» Instructions to follow
In the post about merismus in the webcomic Dresden Codak, which of Kimiko Ross's mechanical body parts shows up quite frequently in the side panels?

December 8, 2011 1 comment

An excellent sample of Merismus occurs continuously in the webcomic Dresden Codak.. The main heroine of the story, Kimiko Ross, is a scientist with robotic body parts.  As she moves through the comic and encounters individuals, side panels appear illustrating different parts of her body that are mechanical. One in particular is her eye, which shows up quite frequently, even when no one is there to notice it. This separates Kim into two distinct halves: the human half and the robotic half. For most characters, the notice of robot parts is not particularly commented on, yet the presentation of them produces a sense of otherness. The side panel zooms in on her eye, but there’s not enough of her face presented to determine any kind of expression.; the focus is brought to her arm, and she has both it and the natural one wrapped across her chest in body language suggesting defensiveness. The panels in particular are effective because they cause the reader to use merismus themselves. We see both her arms, yet automatically notice that one is covered, causing us to inspect closer and conclude that the arm is robotic. The juxtaposition of the two arms, as well as her posture, suggests a negative response to this kind of intrusive differentiation. The panels themselves are employing merismus, as the whole character is not shown, but part of her is focused on. This objectifies Kim in terms of her body composition, reducing her to an inhuman collection of body parts, flesh and metal.

» Given material
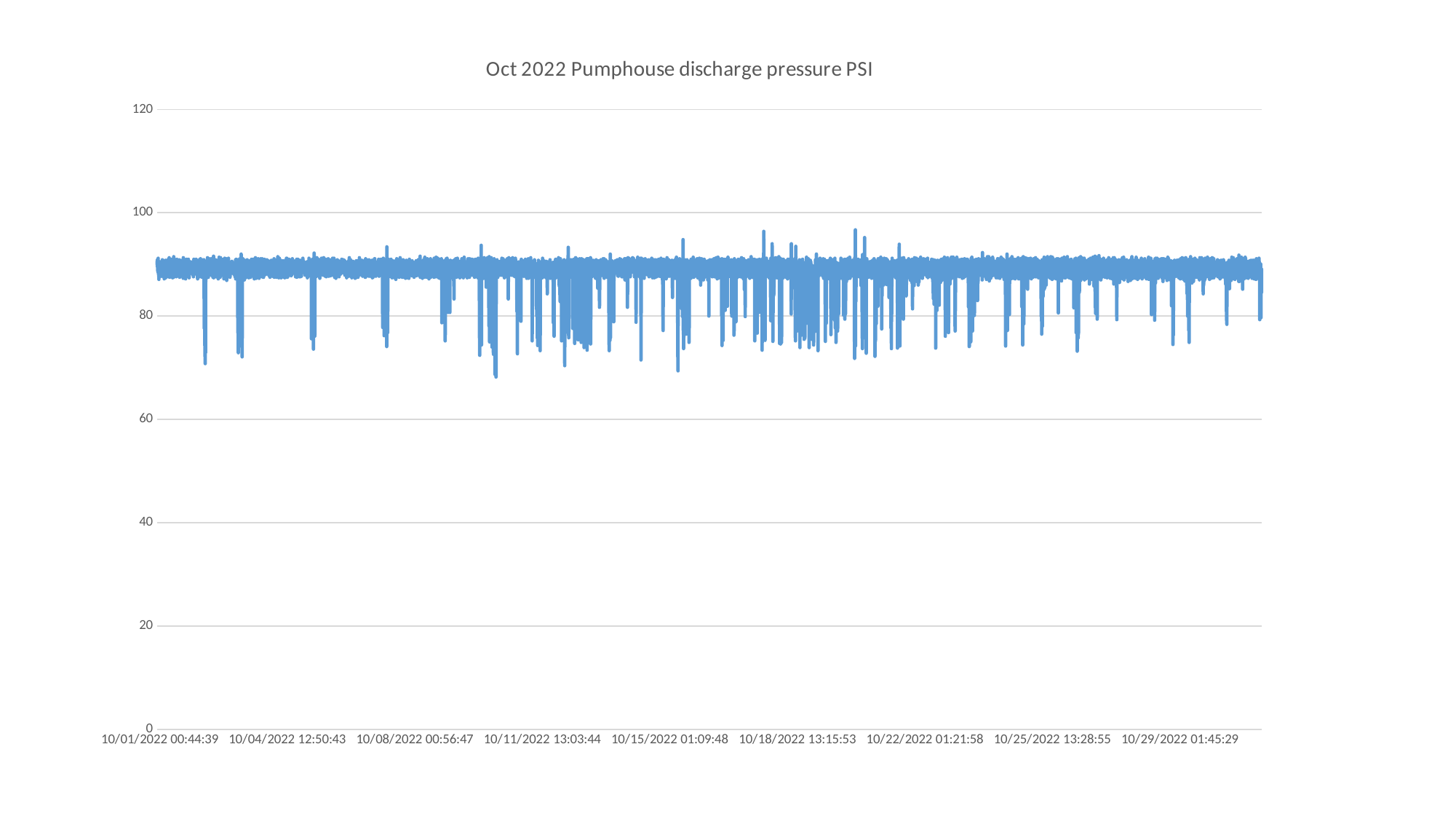
Is the lowest value plotted on the chart greater or less than 60? greater Do the dips in the line go below 80 or stay above 80? below 80 Is the baseline discharge pressure greater or less than 100? less Does the baseline discharge pressure generally rise, fall, or stay roughly flat across the month? roughly flat What kind of chart is shown on the slide? line chart What is the title of the chart? Oct 2022 Pumphouse discharge pressure PSI What is the last date label on the horizontal axis? 10/29/2022 01:45:29 What is the first date label on the horizontal axis? 10/01/2022 00:44:39 How many date labels are shown along the horizontal axis? 9 What is the highest value shown on the vertical axis? 120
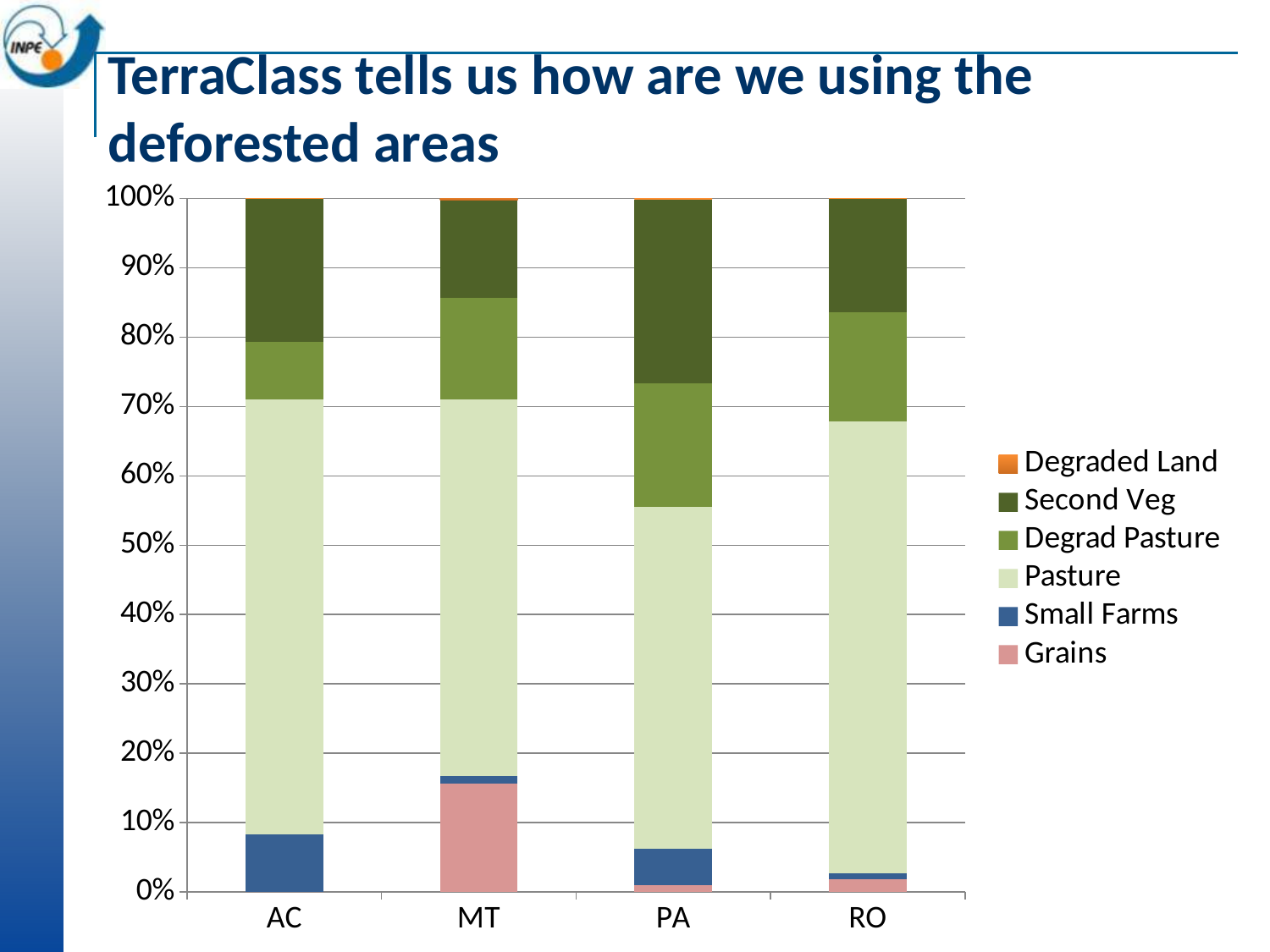
Which state has the largest Grains share? MT Is the Second Veg share for PA greater or less than 20%? greater What kind of chart is shown on the slide? Stacked bar chart Is the Second Veg share for MT greater or less than 20%? less Which state has the largest Second Veg share? PA Is the Grains share for MT greater or less than 10%? greater Which has the larger Degrad Pasture share, PA or AC? PA Which series is listed first in the legend? Degraded Land How many states (categories) are shown on the x axis? 4 What is the total height of the stacked bar for AC? 100% How many series does the legend list? 6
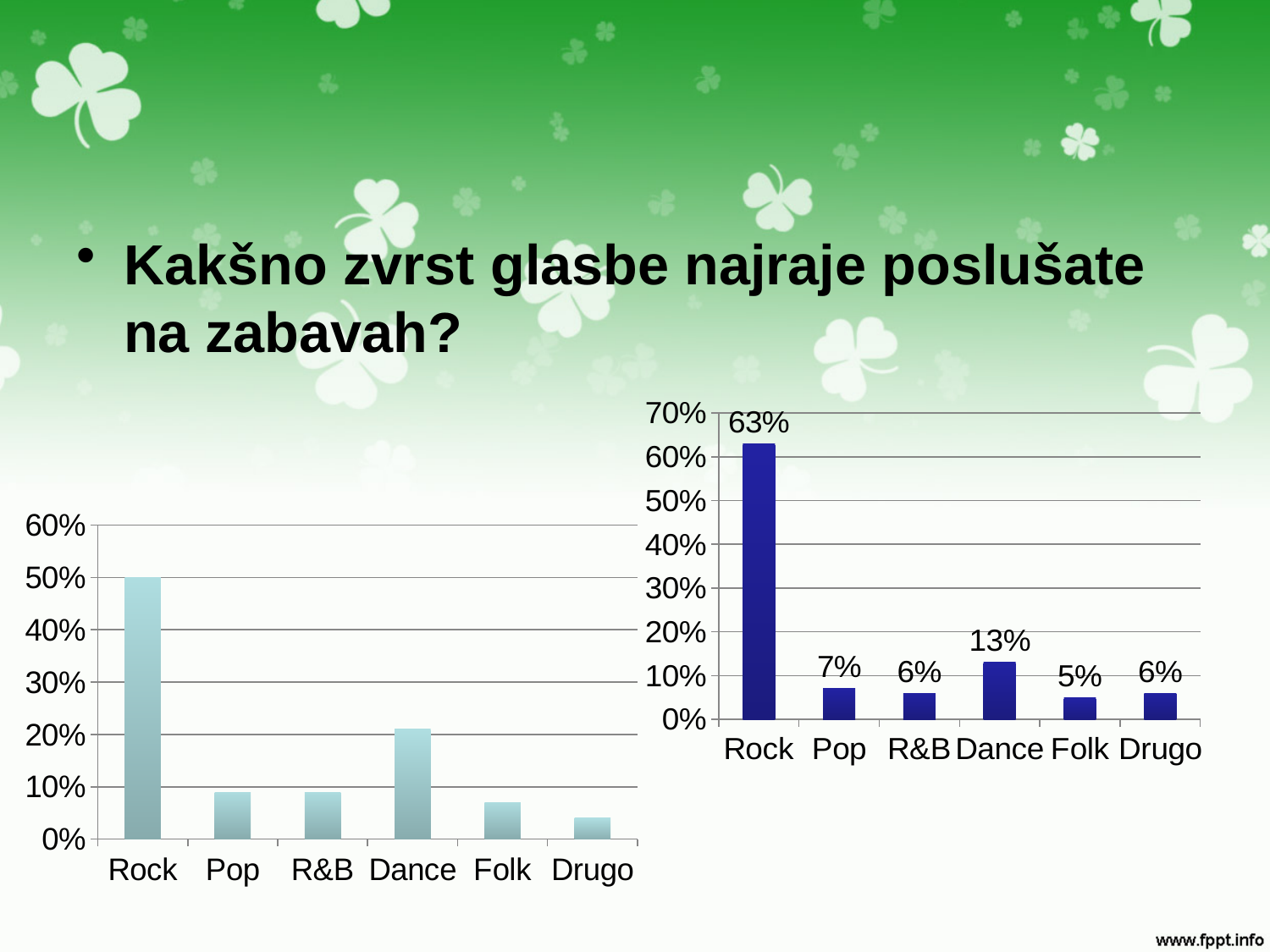
In the right-hand chart, what is the difference between the values for Rock and Dance? 50% What kind of chart is the right-hand chart? Bar chart In the left-hand chart, which category has the highest value? Rock In the left-hand chart, is the value for Drugo greater or less than 10%? less In the right-hand chart, what is the value for Rock? 63% In the right-hand chart, what is the value for Dance? 13% How many categories are shown in the left-hand chart? 6 In the right-hand chart, which is larger, the value for Pop or the value for Dance? Dance In the left-hand chart, is the value for Dance greater or less than 10%? greater In the right-hand chart, what is the value for Folk? 5% In the right-hand chart, which category has the lowest value? Folk In the right-hand chart, which category has the highest value? Rock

» Exercise response
Her eye.